香乃さんを激愛中
二人は食事をしながら他愛もない話に花を咲かせ、食べ終わると京馬の世話をした。おむつを替え、ミルクを飲ませ、柔らかいタオルで優しく体を拭いてやると、京馬は気持ちよさそうに目を閉じ、すやすやと眠りに落ちた。
それから二人もゆっくりと体を休め、朝の光がカーテンの隙間から部屋に差し込む頃、目を覚ました。
今日は翼の誕生会が開かれる日だ。
愛斗はすぐに身支度を整え、香乃もいつもより少し華やかな服に着替えた。二人の準備が済むと、京馬にも柔らかくて可愛らしい服を着せておめかしをさせ、愛斗は使い慣れたおむつや粉ミルク、哺乳瓶にガーゼ、おしり拭きなど、必要なものを一つひとつ確かめながら大きなバッグに詰め込んでいった。

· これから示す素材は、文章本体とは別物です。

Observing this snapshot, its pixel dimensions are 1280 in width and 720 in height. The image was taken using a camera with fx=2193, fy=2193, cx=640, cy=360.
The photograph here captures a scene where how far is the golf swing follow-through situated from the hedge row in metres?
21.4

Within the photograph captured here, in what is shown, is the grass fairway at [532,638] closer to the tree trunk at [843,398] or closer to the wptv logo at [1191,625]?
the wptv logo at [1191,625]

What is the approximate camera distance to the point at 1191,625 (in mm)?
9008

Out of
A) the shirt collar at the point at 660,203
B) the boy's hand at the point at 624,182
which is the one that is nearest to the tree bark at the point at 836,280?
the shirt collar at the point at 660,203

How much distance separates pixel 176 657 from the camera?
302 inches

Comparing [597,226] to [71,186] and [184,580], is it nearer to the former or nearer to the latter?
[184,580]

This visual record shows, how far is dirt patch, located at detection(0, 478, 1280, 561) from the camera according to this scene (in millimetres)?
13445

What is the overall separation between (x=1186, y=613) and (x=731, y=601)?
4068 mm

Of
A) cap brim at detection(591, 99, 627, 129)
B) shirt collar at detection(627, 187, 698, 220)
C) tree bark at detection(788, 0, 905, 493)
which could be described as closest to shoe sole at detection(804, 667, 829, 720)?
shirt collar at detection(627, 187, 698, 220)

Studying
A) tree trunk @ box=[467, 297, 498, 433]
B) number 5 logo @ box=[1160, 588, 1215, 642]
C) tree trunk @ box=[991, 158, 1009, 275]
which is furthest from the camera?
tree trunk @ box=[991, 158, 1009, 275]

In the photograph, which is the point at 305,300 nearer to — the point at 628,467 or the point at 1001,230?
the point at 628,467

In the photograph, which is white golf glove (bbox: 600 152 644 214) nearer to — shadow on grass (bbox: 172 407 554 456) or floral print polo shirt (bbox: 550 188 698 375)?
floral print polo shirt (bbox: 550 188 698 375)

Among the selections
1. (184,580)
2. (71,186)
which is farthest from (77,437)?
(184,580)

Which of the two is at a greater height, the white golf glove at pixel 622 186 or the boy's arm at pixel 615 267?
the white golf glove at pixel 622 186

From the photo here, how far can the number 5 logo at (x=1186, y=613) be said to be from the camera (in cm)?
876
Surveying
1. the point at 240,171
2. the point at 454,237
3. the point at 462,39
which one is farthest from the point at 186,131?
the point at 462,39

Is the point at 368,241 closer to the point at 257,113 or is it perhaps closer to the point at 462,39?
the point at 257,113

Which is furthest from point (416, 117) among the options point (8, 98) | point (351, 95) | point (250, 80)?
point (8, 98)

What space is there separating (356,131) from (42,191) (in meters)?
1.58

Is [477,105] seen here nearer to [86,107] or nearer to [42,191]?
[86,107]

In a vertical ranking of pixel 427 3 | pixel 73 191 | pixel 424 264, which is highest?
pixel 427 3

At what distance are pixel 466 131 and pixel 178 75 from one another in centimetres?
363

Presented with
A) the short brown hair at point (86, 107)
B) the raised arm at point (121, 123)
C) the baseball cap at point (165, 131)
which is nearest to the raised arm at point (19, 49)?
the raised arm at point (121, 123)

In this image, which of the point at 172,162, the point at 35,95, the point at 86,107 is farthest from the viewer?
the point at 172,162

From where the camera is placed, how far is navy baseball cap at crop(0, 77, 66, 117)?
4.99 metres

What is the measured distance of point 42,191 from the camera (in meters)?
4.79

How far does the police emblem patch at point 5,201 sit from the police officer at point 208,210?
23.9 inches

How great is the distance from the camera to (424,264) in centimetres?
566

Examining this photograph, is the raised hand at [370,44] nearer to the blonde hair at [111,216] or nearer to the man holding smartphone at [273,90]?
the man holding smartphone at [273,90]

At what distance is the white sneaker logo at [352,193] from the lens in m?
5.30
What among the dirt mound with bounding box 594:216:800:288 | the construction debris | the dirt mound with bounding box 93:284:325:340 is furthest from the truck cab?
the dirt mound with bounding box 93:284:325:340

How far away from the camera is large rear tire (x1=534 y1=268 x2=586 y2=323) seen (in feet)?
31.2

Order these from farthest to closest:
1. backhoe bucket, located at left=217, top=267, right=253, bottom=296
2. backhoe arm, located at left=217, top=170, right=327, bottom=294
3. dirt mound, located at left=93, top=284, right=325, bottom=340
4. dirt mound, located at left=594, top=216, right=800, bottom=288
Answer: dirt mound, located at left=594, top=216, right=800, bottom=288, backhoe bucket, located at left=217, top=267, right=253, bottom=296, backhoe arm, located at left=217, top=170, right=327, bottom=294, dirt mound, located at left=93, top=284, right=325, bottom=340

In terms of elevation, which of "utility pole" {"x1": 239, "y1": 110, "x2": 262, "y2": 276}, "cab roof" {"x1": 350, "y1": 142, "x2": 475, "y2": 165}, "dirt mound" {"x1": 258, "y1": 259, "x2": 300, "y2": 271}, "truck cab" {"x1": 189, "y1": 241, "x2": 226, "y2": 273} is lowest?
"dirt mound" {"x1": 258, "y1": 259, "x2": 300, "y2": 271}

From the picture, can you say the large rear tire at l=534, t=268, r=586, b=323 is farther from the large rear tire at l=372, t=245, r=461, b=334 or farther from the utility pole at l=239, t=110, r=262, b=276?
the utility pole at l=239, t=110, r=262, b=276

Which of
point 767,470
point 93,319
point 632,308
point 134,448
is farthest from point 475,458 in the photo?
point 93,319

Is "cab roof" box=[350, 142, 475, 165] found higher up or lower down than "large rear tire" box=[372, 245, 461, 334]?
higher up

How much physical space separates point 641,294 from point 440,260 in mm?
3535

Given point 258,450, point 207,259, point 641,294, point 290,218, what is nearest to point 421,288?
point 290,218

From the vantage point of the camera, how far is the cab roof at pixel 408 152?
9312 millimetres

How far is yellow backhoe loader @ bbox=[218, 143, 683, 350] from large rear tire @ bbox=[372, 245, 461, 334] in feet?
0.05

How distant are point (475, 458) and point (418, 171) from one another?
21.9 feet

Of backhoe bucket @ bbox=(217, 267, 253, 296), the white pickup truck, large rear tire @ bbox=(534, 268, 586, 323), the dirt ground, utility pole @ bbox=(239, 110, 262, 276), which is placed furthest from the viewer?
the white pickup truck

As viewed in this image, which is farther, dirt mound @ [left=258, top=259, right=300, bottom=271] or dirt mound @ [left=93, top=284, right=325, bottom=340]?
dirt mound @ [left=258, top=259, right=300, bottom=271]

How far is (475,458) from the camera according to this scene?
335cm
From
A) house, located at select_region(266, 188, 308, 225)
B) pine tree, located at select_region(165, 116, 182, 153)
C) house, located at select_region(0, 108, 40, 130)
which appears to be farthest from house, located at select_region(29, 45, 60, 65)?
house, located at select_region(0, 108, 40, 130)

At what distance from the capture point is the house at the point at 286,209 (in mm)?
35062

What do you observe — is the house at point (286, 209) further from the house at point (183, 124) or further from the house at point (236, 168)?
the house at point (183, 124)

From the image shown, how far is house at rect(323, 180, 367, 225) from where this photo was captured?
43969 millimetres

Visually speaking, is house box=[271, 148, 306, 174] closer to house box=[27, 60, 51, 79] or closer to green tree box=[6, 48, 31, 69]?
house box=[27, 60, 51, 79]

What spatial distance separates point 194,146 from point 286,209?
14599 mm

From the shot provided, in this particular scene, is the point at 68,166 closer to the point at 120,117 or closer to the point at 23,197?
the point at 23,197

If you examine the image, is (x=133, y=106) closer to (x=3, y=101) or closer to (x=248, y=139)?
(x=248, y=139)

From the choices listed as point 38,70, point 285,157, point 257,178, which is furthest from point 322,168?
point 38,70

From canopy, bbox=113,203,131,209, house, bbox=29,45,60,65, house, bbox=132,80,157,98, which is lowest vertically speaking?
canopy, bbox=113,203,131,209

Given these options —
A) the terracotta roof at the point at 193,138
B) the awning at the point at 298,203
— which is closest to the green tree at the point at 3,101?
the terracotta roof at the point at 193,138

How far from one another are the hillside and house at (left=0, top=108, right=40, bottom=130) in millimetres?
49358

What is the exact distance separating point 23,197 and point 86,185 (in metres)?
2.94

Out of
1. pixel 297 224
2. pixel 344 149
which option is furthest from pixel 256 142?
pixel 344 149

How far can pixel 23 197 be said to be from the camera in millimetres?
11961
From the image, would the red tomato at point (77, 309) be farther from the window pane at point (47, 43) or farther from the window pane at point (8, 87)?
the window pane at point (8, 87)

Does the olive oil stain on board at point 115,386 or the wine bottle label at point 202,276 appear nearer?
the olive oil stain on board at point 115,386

バッグの中身をしっかりと確認し終えると、ベビーカーの下の収納スペースにそっと収め、出かける準備はすべて整った。
車に乗り込み、最初に向かったのは箸屋だった。
店の前の駐車場に車を停め、暖簾をくぐって店内に入ると、棚には色とりどり、長さも太さも様々な箸がずらりと並んでいた。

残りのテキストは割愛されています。